Where does rock 'n' roll begin?
In
The Chitlin' Circuit and the Road to Rock 'n' Roll (W. W. Norton, 2011),
Preston Lauterbach makes a strong case for its beginnings in the backwoods and small-town juke joints, fed by big-city racketeering, of the black American South. It begins, possibly, on Indianapolis's Indiana Avenue where Denver Fergusun ran numbers, paid-off cops, and operated the Sunset Terrace. It begins, maybe, in Houston where Don Robey was the proprietor of the Bronze Peacock, oversaw a network of bars and taverns throughout Texas, Oklahoma, and Louisiana, and was a founder of the seminal Peacock Records. Maybe it began in Memphis, home of W.C. Handy, Beale Street, and the Mitchell Hotel.

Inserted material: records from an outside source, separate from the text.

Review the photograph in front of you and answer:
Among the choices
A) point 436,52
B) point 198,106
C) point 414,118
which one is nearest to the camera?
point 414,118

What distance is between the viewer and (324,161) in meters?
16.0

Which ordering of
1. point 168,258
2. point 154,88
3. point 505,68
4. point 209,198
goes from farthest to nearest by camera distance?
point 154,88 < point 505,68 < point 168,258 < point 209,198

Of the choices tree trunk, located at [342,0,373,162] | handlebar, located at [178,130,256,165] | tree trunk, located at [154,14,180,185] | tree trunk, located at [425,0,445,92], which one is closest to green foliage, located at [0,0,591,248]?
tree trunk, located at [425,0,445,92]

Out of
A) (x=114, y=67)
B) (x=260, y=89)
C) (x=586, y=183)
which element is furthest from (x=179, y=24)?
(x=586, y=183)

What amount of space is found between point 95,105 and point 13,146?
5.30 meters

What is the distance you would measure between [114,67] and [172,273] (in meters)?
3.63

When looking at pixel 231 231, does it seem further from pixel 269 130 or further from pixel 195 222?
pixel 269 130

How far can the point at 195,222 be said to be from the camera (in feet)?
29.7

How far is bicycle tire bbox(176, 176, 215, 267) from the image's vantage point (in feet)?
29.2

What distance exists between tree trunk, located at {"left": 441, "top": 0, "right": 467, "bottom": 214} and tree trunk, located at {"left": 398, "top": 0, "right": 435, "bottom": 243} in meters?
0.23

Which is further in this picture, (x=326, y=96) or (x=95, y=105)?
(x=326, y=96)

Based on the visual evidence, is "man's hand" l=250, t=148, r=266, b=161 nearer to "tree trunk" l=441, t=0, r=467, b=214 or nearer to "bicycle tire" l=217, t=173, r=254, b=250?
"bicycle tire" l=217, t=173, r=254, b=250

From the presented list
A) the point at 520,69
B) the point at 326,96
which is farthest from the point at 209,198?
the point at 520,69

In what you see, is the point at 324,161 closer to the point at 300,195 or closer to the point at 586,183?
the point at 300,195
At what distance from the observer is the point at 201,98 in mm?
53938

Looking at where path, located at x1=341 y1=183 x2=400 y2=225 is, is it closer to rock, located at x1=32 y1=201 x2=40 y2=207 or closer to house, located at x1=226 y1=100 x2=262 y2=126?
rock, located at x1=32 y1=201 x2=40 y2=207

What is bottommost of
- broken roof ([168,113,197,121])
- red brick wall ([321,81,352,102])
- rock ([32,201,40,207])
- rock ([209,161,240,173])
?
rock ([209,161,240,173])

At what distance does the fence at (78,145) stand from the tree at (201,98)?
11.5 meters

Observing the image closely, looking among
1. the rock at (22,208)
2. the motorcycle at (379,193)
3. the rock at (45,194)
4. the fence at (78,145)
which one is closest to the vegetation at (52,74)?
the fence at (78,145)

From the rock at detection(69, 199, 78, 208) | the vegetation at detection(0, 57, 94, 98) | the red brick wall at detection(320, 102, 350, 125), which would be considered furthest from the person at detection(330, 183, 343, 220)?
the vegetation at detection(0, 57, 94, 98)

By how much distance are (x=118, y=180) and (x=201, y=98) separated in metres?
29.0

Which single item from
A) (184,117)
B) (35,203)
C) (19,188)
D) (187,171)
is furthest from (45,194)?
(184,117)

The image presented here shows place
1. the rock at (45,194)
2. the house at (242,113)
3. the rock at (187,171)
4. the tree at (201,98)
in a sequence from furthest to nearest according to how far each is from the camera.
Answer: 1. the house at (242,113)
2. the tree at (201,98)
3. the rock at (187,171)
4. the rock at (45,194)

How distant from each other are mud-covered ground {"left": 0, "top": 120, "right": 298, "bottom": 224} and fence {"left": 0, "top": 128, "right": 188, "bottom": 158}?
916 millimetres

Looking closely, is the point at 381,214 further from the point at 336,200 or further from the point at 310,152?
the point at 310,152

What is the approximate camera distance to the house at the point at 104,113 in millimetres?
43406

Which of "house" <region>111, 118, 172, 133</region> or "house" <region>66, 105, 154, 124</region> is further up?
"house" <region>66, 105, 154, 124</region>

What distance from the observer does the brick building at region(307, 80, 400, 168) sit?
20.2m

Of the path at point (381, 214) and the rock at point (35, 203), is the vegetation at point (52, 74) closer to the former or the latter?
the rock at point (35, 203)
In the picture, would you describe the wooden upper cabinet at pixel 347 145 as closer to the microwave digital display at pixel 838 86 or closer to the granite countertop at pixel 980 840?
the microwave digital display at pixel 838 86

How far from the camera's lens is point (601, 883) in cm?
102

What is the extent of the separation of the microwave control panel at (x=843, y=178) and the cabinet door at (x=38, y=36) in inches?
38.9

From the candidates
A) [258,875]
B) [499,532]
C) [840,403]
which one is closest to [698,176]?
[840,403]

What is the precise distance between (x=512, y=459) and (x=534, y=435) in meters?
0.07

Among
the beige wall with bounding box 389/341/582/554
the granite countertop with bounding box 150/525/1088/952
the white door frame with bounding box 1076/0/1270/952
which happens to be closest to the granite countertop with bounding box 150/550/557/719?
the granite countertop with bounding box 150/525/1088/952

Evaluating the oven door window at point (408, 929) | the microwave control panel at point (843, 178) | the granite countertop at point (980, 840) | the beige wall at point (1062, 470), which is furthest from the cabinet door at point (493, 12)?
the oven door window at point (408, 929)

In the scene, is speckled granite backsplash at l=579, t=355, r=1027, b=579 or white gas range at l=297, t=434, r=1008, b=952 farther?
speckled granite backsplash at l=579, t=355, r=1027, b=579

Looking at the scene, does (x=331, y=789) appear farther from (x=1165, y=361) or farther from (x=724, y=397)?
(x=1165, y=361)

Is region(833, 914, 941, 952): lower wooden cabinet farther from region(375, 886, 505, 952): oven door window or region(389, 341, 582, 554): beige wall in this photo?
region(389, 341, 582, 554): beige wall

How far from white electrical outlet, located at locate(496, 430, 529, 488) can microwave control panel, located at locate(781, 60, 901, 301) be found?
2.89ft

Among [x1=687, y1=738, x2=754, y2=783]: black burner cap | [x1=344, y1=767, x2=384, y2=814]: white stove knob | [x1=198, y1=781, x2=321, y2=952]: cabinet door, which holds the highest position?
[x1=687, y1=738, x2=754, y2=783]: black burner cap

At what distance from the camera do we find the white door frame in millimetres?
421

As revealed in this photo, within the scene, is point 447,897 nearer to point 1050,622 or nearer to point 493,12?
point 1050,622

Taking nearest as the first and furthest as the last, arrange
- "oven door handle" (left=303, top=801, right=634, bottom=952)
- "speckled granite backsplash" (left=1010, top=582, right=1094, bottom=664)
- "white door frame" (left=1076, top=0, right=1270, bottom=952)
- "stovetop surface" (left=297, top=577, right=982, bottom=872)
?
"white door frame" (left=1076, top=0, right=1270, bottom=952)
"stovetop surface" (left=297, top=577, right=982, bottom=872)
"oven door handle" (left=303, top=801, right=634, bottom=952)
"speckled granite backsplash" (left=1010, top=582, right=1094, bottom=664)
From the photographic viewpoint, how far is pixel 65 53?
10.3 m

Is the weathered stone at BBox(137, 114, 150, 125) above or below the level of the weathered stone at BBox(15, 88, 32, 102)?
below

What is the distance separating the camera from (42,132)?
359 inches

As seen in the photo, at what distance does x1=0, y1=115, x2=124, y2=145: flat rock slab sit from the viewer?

Or maybe it was the multitude of juke joints that littered the American South from Texas to Florida, Georgia to Chicago, in the 1930s and 40s that afforded artists such as Walter Barnes, Louis Jordan, Little Richard, and Roy Brown a series of non-stop one-nighters to ply their raunchy jumped-up versions of swing and the blues to an insatiable audience of primarily African American men and women looking for good times. In the book Lauterbach details the Chitlin' Circuit as it was, a network of promoters, clubs, radio stations, con-men, highways and, most importantly, musicians that supported an underground artistic economy and lifestyle just beneath the surface of the mainstream music industry; a network that gave birth to rock 'n' roll.
The Chitlin' Circuit is Preston's first book. He is currently working on his second, a hustler's history of Beale Street.